» **WHAT YOU SHOULD DO**: Please echo each of the items below word for word, leaving the pictures out of your answer.

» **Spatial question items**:

--- Start ---

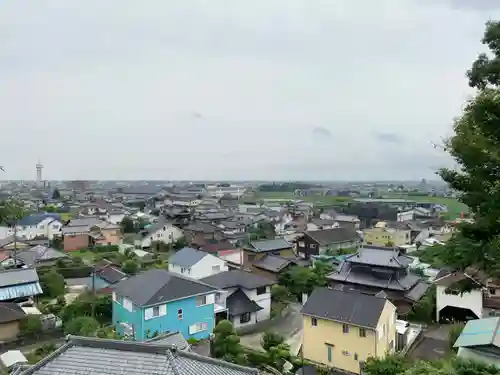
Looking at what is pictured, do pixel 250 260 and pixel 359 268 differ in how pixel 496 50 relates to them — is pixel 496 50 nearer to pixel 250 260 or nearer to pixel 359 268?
pixel 359 268

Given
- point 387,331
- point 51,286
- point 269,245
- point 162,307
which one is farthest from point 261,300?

--- End ---

» **THE COMPLETED TASK**:
Looking at what is pictured, do pixel 250 260 and pixel 359 268 differ in how pixel 496 50 relates to them — is pixel 496 50 nearer to pixel 250 260 or nearer to pixel 359 268?
pixel 359 268

Given
- point 387,331
- point 51,286
- point 269,245
- point 162,307
which one is farthest from point 261,300?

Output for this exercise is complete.